Christiane Grefe/Gabriele von Arnim/Susanne Mayer/Elke Schmitter/Evelyn Roll: "Was tun. Demokratie versteht sich nicht von selbst"
Verlag Antje Kunstmann, München 2017
112 Seiten, 10 Euro
"Die seriösen Medien dürfen einfach keine Fehler machen"
Auswege aus der Krise der Demokratie zeigen fünf Journalistinnen in ihrem Buch "Was tun" auf. Dabei setzen sie auf Bildung, zivilgesellschaftliches Engagement - und Journalisten, die wieder klar zwischen Nachricht und Kommentar unterscheiden.
Die westliche Demokratie ist in der Krise - das haben spätestens das Brexit-Votum und die Wahl Donald Trumps zum US-Präsidenten gezeigt.
"Offenbar ist Demokratie für uns so selbstverständlich geworden, dass wir gar nicht mehr wissen, in was für einer privilegierten, aber eben auch verpflichtenden Gesellschaft wir leben", sagte von Gabriele von Arnim im Deutschlandfunk Kultur. Gemeinsam mit Evelyn Roll, Elke Schmitters, Christiane Grefe und Susanne Mayer hat die Journalistin jetzt ein Buch veröffentlicht, das Auswege aus dieser Krise aufzeigen will: "Was tun: Demokratie versteht sich nicht von selbst".

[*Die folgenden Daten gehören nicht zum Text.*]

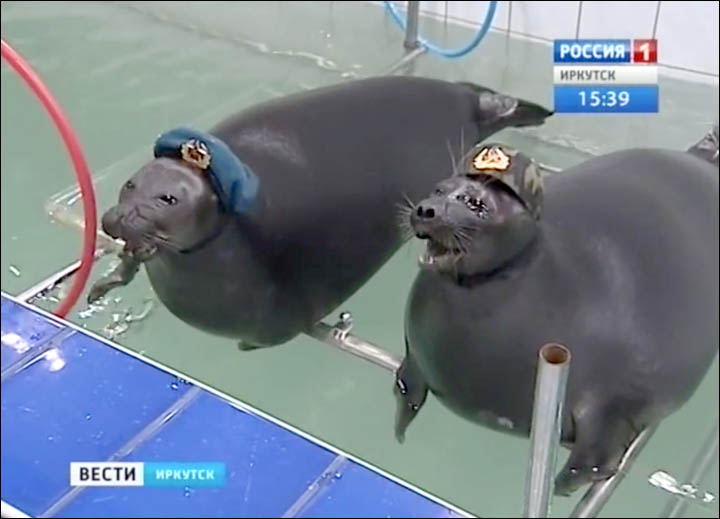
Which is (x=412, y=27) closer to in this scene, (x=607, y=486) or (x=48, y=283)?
(x=48, y=283)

Von Arnim hat für das Buch Menschen gefragt: Wie geht es Ihnen in der Demokratie? Und sie hat, wie sie sagt, "hochinteressante" Antworten bekommen. "Weil die meisten geschrieben haben: 'Demokratie ist eine Staatsform, mein Leben ist privat.' Und dann habe ich gesagt: Ja, aber versuch doch mal, Demokratie mit so einer kleinen, privaten Lebendigkeit zu füllen. Versucht doch mal zu gucken, was Demokratie im Alltag für euch bedeutet. Ganz viele schrieben: Danke für die Anregung, ich muss wirklich darüber nachdenken."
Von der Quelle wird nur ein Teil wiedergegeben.